- Interactive map of Bornova Anglican Cemetery

Details
- Established: 1875
- Location: Bornova, İzmir
- Country: Turkey
- Coordinates: 38°27′34″N 27°12′38″E﻿ / ﻿38.45944°N 27.21056°E
- Type: Anglican cemetery
- Style: 19th century European
- Find a Grave: Bornova Anglican Cemetery

= Bornova Anglican Cemetery =

British cemetery in Bornova, İzmir, Turkey

Bornova Anglican Cemetery (Bornova Anglikan Mezarlığı) also known as The English Churchyard of St. Mary Magdalene is a historic English Protestant cemetery in İzmir, Turkey. The cemetery is approximately 6 kilometres north of the city centre in a district called Bornova.

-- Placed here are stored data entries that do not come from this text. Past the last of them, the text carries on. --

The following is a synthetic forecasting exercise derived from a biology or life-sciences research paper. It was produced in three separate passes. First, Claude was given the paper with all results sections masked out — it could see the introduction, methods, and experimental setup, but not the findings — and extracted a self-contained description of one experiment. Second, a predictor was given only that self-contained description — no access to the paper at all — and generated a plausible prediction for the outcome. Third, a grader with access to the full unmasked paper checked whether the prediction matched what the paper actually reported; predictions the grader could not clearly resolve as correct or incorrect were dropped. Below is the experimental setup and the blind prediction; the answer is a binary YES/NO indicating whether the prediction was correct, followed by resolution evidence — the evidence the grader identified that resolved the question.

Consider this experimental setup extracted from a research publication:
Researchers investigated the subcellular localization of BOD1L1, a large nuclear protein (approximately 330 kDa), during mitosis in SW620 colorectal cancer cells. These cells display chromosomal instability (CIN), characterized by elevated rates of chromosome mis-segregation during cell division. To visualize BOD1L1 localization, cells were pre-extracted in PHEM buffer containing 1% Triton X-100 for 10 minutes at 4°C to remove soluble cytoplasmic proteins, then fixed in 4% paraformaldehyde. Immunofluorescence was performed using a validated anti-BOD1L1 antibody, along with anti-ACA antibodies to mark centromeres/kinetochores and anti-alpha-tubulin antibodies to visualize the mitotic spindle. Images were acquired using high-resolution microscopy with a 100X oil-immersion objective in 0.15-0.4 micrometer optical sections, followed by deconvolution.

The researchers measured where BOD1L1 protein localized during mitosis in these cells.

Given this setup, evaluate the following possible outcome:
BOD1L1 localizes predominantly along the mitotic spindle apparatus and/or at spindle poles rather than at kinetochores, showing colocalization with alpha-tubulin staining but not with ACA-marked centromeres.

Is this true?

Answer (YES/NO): NO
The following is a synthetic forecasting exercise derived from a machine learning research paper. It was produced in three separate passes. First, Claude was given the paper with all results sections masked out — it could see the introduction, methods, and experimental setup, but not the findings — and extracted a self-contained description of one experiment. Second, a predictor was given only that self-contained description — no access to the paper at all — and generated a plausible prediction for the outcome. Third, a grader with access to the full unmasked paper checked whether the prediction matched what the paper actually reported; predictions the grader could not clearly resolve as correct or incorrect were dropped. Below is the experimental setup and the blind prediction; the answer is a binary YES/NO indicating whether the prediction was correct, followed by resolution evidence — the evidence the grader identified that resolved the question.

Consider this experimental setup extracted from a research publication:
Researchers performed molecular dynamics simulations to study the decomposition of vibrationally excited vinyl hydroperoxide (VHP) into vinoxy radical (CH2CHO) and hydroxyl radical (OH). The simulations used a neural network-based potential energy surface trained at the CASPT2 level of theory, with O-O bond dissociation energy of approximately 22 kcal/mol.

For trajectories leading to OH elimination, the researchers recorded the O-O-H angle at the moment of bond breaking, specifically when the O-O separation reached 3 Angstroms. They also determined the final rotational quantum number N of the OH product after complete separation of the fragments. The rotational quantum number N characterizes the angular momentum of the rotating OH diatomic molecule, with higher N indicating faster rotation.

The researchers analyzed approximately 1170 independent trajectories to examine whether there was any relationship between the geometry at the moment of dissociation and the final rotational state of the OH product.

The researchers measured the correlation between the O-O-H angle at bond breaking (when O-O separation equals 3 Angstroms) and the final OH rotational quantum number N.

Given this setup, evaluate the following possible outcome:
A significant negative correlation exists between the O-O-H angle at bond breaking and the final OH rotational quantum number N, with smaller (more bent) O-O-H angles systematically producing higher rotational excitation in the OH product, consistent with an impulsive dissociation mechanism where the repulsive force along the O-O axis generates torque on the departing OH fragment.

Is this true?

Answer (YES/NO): YES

==History and description==
The cemetery was consecrated by the Bishop of Gibraltar on May 3, 1875. It is in a built up area with apartment blocks overlooking. The red painted front wall and white cross should easily be viewed from the main road. This civil cemetery contains three Commonwealth burials of the Second World War. The burial ground is still used as cemetery and accepting new burials, there are however criteria concerning burial here, linking the person to Bornova usually. Unlike virtually all other cemeteries of any denomination, this burial ground is still under private ownership allowing the management to be affected by its own cemetery council with the council only being in charge of tree pruning. Unfortunately the graveyard has suffered considerable desecration in the 1980s and 90s, now halted with a resident guard.

Merchant and botanist Edward Whittall (1851–1917) is buried here.